- ASSIGNMENT 1 -
For each statement (a), (b), and (c), decide whether it agrees with the post below on conditional move execution order. Answer yes or no, and quote the words from the post that settle it.

(a) The algorithm computes the absolute difference between two long integers.
(b) The writer says there is an explicit data dependency between the subtraction and the conditional move.
(c) The C code marks its branch as unpredictable.
- ASSIGNMENT 2 -
Use the post below on conditional move execution order to answer each question on its own line, labeled (a), (b), and (c).

(a) What immediate value is moved into %rsi?
(b) According to the writer, what comparison determines the outcome that cmovgq depends on?
(c) What value is result initialized to in the C code?
- ASSIGNMENT 3 -
Write the next part of the post below on conditional move execution order in assembly, starting after its final sentence.

[[ EXCERPTED PASSAGE, beginning ]]

The Execution Order in an Assembly Algorithm that utilizes a Conditional Move Instruction


I have recently been working on an assembly algorithm for calculating the absolute difference between two long integers, and I have some concerns regarding the execution order in the presence of conditional move instructions. Below is a snippet of the assembly code in question:

.globl _start

_start:
    movq $3, %rsi # x
    movq $5, %rdi # y
    
    movq %rdi, %rax
    subq %rsi, %rdi
    subq %rax, %rsi
    cmovgq %rsi, %rdi
    
    movq $60, %rax
    syscall

In the provided assembly code, the cmovgq instruction is used to conditionally move the result of the subtraction (x - y or y - x) based on the outcome of a previous comparison (x > y). My concern is whether the processor executes the cmovgq instruction before waiting for the result from the subtraction (subq %rax, %rsi).

I am aware that there is no explicit data dependency between the subtraction instruction and the conditional move instruction. However, due to modern processors' pipelining behavior, I am uncertain about the potential issues that might arise.

To provide context, the corresponding C code for this assembly algorithm is as follows:

long absdiff(long x, long y) {
    long result = 0;
    // unpredictable branch
    if(x < y) {
        result = y - x;
    } else {
        result = x - y;
    }
    return result;
}

I would greatly appreciate any insights, explanations, or suggestions from the community regarding the execution order of these instructions and whether pipelining could introduce any issues in this algorithm.

[[ EXCERPTED PASSAGE, end ]]
[[ GIVEN INFORMATION, beginning ]]

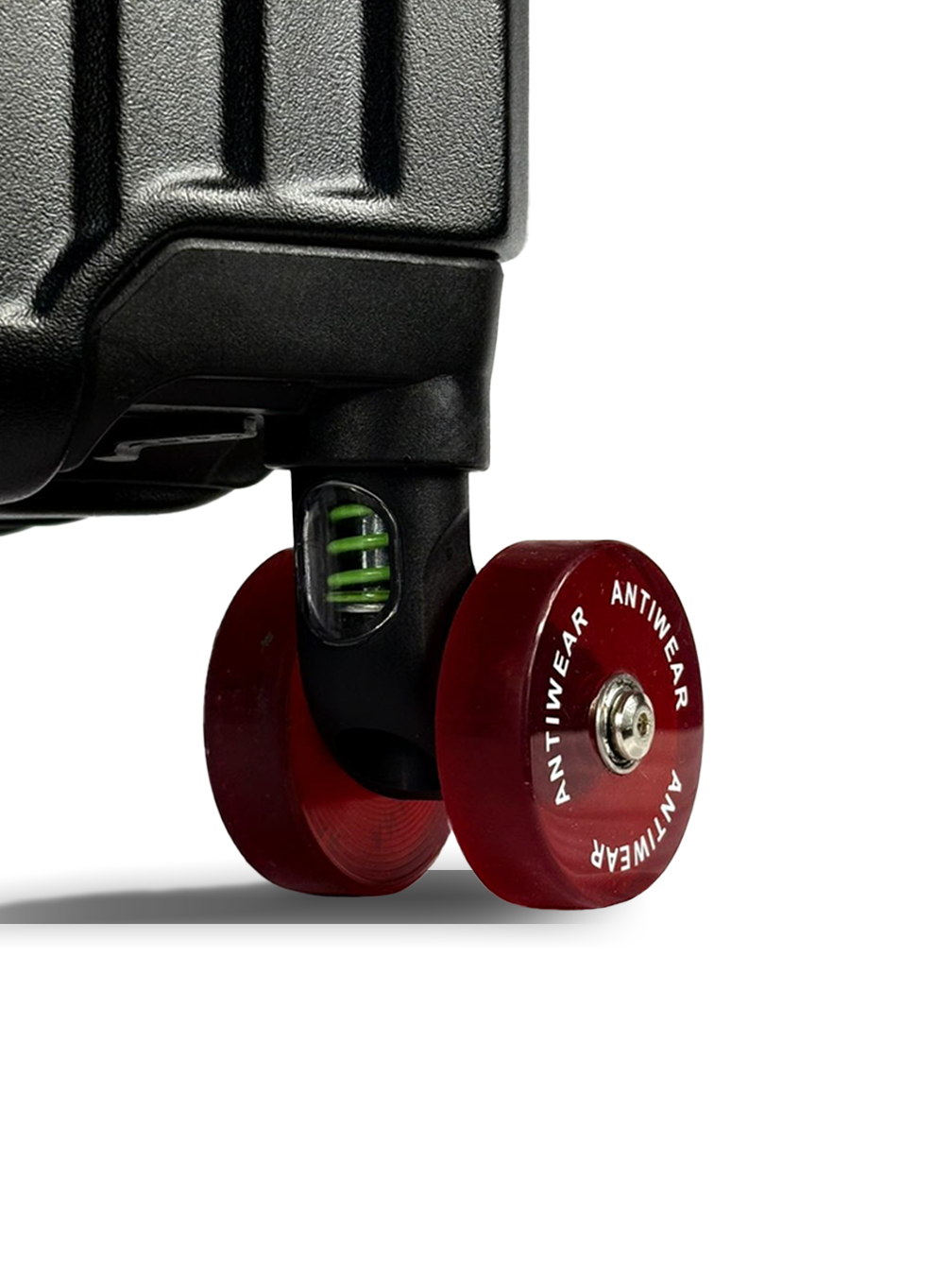 Valise ARLO 2.0 Rouge Bordeaux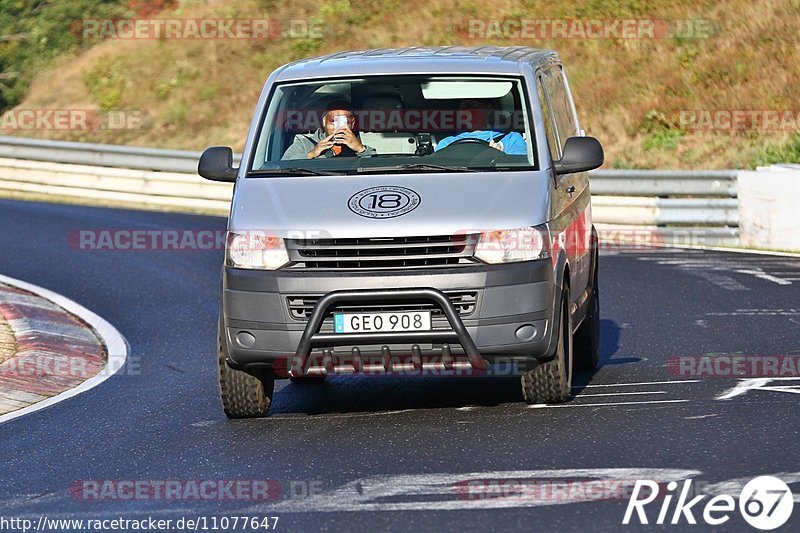 Bild #11077647 - Touristenfahrten Nürburgring Nordschleife (10.10.2020)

[[ GIVEN INFORMATION, end ]]

- FINAL ANSWER 1 -
(a) Yes: "calculating the absolute difference between two long integers"
(b) No: "I am aware that there is no explicit data dependency between the subtraction instruction and the conditional move instruction."
(c) Yes: "// unpredictable branch"

- FINAL ANSWER 2 -
(a) $3
(b) x > y
(c) 0

- FINAL ANSWER 3 -
Solution

  • cmov has 3 inputs: two registers (explicit operands), and FLAGS (implicit).
    Same as adc and sbb, except those also write FLAGS as an output.

    The data dependency between sub writing FLAGS and cmovg reading it is every bit as real as between sub instructions writing rsi and rdi before cmovg reads them.
    In formal terms, this is a RAW (Read After Write) data hazard which CPUs must respect. See wikipedia for classic RISC in-order pipelines, and data hazards in general.

    (All current x86-64 CPUs do out-of-order exec, where a scheduler keeps track of which values are ready, and thus which uops are ready to run if there's a free execution unit. Register renaming avoids WAR and WAW hazards. See Modern Microprocessors A 90-Minute Guide! and deep-dive breakdowns of real CPUs like Sandybridge, the first of what's still Intel's current family of big-core CPUs.)

    cmov isn't special, it's just an ALU select operation with 3 inputs and one output. Not like 32-bit ARM predicated instructions where a false predicate turns it into a NOP, so even a load from a bad address won't fault. (Unlike x86 cmov, but like APX cfcmov, conditionally-faulting cmov conditional load or store.)


    FLAGS is renamed just like other registers, so CPUs respect data dependencies through FLAGS exactly the same as through integer registers. A single register-file entry can hold an integer register and FLAGS, so the CPU can treat instructions like sub that write FLAGS and a register as having a single output.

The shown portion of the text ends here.